Abstract

The paper strives to present and analyze the role of personality in history on the example of the outstanding academic and traveler Nikolay N. Miklouho-Maclay (1846–1888), who devoted his life to science and high ideals of greater good and humanism. The author shows what influence a historical figure can have both on his contemporaries and next generations, giving the answer to the key question: ‘To what extent the scientific and ideological heritage of a scientist can be relevant in the 21st century?’ The paper considers N. Miklouho-Maclay’s contribution to a variety of academic disciplines as an ethnographer, anthropologist and naturalist, describing significance of his major studies, in which he focused both on people, and the manifestations of this culture within the geographical environment. The author also pays attention to sociopolitical activity of N. Miklouho-Maclay and his firm public position aimed at the protection of Pacific Islanders from the slave trade and colonial enslavement by the Western colonial powers of the 19th century, emphasizing its contribution in the 20th and 21st centuries to the establishment of multilateral friendly relations between Russia and the South Pacific states.

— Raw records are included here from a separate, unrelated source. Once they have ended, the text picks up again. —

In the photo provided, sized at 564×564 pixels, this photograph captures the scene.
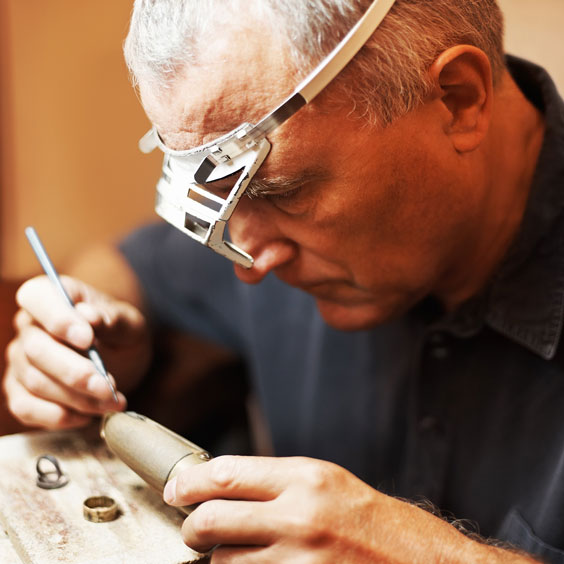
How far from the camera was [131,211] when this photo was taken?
3.05 metres

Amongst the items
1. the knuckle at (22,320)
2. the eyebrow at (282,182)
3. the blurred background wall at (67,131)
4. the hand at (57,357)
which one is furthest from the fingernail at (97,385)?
the blurred background wall at (67,131)

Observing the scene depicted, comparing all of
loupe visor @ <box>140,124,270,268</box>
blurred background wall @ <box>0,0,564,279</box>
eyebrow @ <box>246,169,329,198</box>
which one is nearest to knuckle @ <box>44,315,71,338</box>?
loupe visor @ <box>140,124,270,268</box>

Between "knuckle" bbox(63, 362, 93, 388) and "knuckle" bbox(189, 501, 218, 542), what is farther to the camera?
"knuckle" bbox(63, 362, 93, 388)

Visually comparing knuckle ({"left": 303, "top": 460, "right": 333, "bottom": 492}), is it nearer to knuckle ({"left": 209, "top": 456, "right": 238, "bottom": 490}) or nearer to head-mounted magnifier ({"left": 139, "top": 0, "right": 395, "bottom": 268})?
knuckle ({"left": 209, "top": 456, "right": 238, "bottom": 490})

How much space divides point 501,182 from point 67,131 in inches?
83.9

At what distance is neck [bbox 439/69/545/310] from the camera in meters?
1.22

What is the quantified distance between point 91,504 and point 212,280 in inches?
37.9

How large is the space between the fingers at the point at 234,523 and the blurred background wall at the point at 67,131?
1.98 metres

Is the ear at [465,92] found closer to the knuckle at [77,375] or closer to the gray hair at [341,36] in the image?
the gray hair at [341,36]

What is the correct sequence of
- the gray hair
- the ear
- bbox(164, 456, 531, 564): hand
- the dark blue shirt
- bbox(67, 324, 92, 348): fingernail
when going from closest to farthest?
1. bbox(164, 456, 531, 564): hand
2. the gray hair
3. the ear
4. bbox(67, 324, 92, 348): fingernail
5. the dark blue shirt

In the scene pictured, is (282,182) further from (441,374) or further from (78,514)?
(441,374)

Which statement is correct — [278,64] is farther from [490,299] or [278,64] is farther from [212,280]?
[212,280]

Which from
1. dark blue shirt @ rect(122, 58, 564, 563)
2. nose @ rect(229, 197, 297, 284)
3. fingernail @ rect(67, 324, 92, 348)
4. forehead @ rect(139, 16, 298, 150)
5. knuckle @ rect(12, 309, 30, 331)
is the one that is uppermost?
forehead @ rect(139, 16, 298, 150)

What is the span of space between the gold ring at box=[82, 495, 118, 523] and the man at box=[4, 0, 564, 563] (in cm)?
11
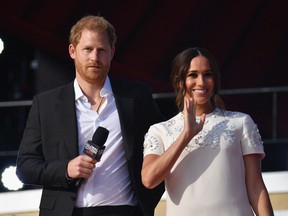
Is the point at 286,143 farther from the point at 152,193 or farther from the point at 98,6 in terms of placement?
the point at 152,193

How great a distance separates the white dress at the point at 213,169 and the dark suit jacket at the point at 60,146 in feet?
0.72

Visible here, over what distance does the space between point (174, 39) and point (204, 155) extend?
450 centimetres

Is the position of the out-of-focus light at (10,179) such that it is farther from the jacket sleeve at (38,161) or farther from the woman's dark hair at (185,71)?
the woman's dark hair at (185,71)

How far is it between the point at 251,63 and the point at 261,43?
0.20 m

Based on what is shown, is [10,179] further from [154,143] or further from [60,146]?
[154,143]

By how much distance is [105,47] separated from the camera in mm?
2100

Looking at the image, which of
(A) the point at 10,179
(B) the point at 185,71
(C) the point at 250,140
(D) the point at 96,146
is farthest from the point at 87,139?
(A) the point at 10,179

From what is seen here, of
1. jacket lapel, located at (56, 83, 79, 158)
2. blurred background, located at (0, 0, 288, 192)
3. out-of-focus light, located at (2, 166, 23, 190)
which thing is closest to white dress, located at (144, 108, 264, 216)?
jacket lapel, located at (56, 83, 79, 158)

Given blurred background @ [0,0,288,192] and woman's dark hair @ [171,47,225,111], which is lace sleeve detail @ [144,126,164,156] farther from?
blurred background @ [0,0,288,192]

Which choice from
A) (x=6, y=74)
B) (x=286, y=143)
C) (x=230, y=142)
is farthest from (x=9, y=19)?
(x=230, y=142)

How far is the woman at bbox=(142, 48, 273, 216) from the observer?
5.94 ft

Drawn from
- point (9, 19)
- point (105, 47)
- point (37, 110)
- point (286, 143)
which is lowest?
point (286, 143)

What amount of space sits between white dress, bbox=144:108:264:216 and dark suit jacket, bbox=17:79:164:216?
219 mm

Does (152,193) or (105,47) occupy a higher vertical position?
(105,47)
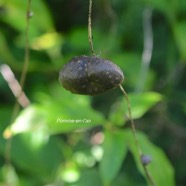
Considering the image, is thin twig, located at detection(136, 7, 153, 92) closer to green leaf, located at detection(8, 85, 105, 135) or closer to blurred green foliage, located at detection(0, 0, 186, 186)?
blurred green foliage, located at detection(0, 0, 186, 186)

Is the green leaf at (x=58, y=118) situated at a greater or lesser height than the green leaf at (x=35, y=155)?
greater

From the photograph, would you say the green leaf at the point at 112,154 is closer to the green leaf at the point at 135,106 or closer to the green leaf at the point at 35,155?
the green leaf at the point at 135,106

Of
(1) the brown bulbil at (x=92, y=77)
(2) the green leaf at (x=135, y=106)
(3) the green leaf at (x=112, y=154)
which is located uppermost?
(1) the brown bulbil at (x=92, y=77)

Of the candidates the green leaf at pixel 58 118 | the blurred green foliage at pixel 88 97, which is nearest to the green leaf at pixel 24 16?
the blurred green foliage at pixel 88 97

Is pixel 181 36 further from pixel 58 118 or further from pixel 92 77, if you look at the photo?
pixel 92 77

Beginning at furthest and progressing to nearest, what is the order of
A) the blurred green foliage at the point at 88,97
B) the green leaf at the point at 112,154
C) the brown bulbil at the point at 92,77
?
1. the blurred green foliage at the point at 88,97
2. the green leaf at the point at 112,154
3. the brown bulbil at the point at 92,77

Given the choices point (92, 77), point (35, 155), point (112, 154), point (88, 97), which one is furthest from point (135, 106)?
point (92, 77)

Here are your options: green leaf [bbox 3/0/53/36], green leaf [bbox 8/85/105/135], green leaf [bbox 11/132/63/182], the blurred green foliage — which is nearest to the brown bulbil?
green leaf [bbox 8/85/105/135]
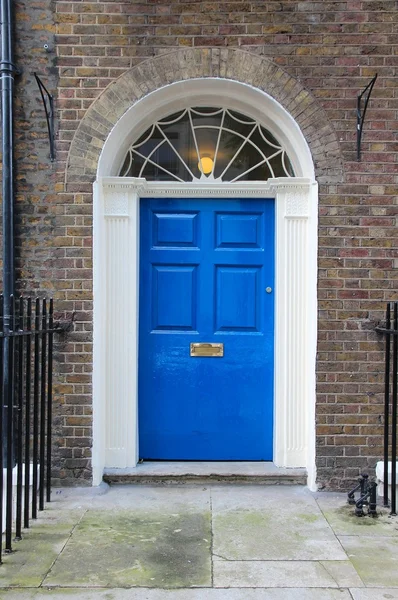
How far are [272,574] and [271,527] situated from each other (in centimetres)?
63

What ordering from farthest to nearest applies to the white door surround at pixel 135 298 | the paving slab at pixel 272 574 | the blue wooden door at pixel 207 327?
the blue wooden door at pixel 207 327 → the white door surround at pixel 135 298 → the paving slab at pixel 272 574

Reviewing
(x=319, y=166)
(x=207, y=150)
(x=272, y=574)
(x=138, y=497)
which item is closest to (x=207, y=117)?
(x=207, y=150)

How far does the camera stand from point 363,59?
180 inches

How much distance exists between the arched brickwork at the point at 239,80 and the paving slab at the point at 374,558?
106 inches

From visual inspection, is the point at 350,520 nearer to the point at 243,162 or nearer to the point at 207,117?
the point at 243,162

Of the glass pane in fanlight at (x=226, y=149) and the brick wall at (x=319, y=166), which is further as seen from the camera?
the glass pane in fanlight at (x=226, y=149)

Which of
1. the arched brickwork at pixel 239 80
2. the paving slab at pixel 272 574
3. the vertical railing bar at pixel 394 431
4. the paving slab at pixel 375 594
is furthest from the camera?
the arched brickwork at pixel 239 80

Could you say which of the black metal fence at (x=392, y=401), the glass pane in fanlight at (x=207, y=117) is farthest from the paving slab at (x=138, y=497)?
the glass pane in fanlight at (x=207, y=117)

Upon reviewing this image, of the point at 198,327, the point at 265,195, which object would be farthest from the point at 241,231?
the point at 198,327

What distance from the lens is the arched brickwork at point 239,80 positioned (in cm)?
454

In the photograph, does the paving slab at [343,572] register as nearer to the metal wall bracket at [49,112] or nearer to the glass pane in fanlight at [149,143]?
the glass pane in fanlight at [149,143]

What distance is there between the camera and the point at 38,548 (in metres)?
3.56

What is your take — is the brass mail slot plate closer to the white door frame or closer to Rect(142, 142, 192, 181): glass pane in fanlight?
the white door frame

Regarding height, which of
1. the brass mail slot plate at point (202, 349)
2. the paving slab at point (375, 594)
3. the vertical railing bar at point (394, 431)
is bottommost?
the paving slab at point (375, 594)
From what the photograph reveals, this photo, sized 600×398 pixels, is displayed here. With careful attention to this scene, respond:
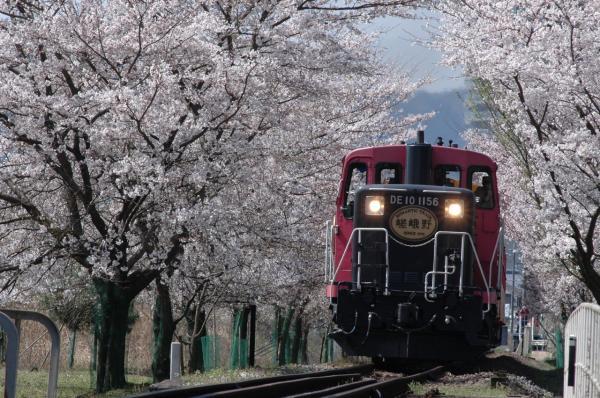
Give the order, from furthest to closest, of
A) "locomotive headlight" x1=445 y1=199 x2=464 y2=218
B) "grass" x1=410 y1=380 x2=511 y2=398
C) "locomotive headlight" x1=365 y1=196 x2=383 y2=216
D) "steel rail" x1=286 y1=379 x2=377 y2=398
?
"locomotive headlight" x1=365 y1=196 x2=383 y2=216 → "locomotive headlight" x1=445 y1=199 x2=464 y2=218 → "grass" x1=410 y1=380 x2=511 y2=398 → "steel rail" x1=286 y1=379 x2=377 y2=398

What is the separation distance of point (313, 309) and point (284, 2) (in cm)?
2606

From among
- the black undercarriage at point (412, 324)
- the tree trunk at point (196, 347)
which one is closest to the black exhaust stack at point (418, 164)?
the black undercarriage at point (412, 324)

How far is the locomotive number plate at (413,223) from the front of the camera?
13.4 m

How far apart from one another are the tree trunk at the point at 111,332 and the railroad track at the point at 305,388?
5330mm

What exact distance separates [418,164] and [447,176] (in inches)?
21.9

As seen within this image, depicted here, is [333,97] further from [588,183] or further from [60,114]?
[60,114]

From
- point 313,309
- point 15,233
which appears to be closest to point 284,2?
point 15,233

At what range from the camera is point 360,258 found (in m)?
13.3

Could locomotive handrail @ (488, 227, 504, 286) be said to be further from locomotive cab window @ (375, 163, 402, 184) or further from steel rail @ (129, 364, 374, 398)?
steel rail @ (129, 364, 374, 398)

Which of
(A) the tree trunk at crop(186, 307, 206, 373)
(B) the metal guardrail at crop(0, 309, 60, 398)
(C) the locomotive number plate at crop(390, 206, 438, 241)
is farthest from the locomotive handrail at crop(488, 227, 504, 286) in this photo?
(A) the tree trunk at crop(186, 307, 206, 373)

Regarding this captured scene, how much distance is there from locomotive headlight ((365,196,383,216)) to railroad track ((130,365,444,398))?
238 centimetres

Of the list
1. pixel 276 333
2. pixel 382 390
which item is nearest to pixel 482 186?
pixel 382 390

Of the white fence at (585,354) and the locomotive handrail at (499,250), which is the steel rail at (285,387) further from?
the white fence at (585,354)

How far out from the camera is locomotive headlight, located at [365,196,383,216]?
13.5m
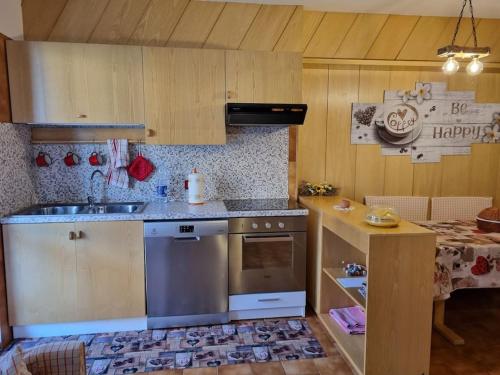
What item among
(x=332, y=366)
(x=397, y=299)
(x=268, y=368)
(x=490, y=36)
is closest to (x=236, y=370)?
(x=268, y=368)

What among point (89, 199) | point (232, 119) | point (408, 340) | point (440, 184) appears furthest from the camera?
point (440, 184)

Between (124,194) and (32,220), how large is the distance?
0.79 m

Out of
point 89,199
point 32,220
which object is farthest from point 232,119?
point 32,220

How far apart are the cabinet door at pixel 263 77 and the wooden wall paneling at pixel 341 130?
0.57m

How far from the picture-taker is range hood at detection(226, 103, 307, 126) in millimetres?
2791

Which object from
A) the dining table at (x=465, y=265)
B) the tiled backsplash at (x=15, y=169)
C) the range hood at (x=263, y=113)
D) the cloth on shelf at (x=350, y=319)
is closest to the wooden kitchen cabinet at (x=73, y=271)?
the tiled backsplash at (x=15, y=169)

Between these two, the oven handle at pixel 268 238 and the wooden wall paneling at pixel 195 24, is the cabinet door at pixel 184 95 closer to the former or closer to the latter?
the wooden wall paneling at pixel 195 24

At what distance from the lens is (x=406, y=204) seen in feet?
11.5

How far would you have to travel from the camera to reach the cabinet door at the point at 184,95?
2.81 meters

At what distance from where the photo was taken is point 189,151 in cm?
321

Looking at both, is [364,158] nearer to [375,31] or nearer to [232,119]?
[375,31]

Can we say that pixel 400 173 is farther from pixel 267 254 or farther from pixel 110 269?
pixel 110 269

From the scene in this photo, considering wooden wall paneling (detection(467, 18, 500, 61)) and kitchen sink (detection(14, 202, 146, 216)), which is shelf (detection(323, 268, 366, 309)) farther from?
wooden wall paneling (detection(467, 18, 500, 61))

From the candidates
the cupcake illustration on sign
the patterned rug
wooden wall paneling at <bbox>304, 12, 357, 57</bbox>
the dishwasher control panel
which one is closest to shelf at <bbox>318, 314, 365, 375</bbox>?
the patterned rug
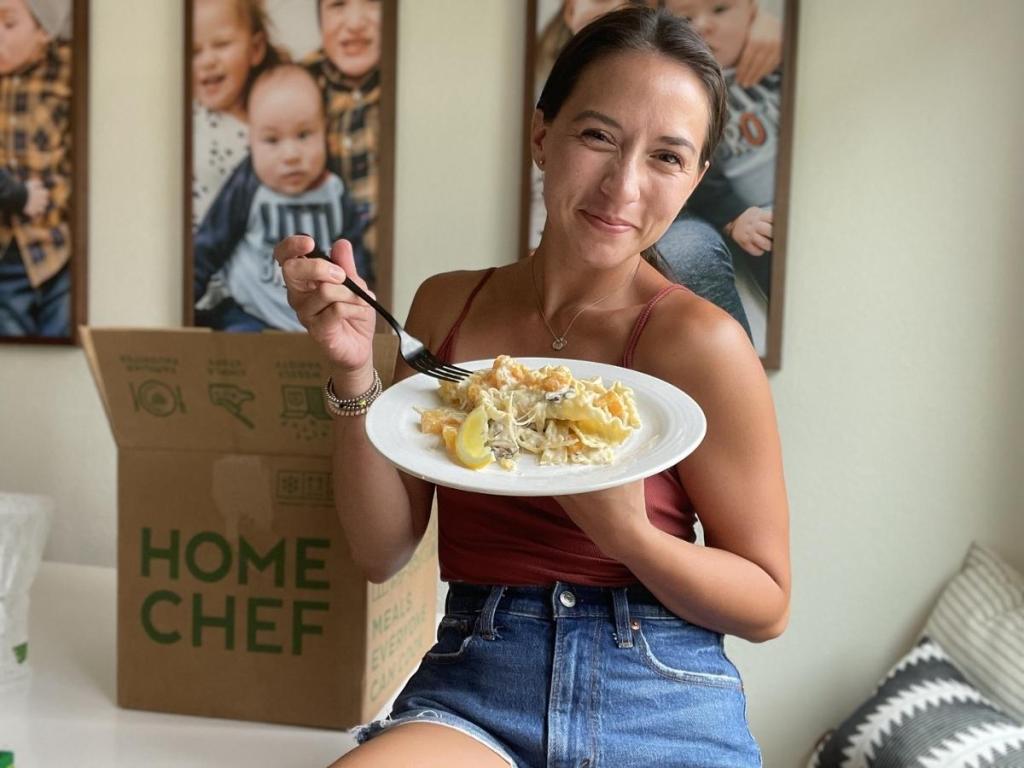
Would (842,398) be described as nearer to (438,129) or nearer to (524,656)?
(438,129)

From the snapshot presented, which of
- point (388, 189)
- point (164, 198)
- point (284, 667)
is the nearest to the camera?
point (284, 667)

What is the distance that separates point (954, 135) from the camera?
1924 millimetres

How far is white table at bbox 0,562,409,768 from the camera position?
45.7 inches

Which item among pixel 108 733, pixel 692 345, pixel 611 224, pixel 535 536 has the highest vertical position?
pixel 611 224

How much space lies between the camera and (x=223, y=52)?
214cm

The paper reviews N. Miklouho-Maclay’s academic and educational activities in preserving historical heritage since the 1930s, as well as the growth of his personal popularity nowadays. The author quotes authoritative academics and experts in various fields of knowledge from different countries, describing their image of N. Miklouho-Maclay, thus presenting a generalized portrait of the famed explorer and defining his personal role in history, which is far from fading nowadays.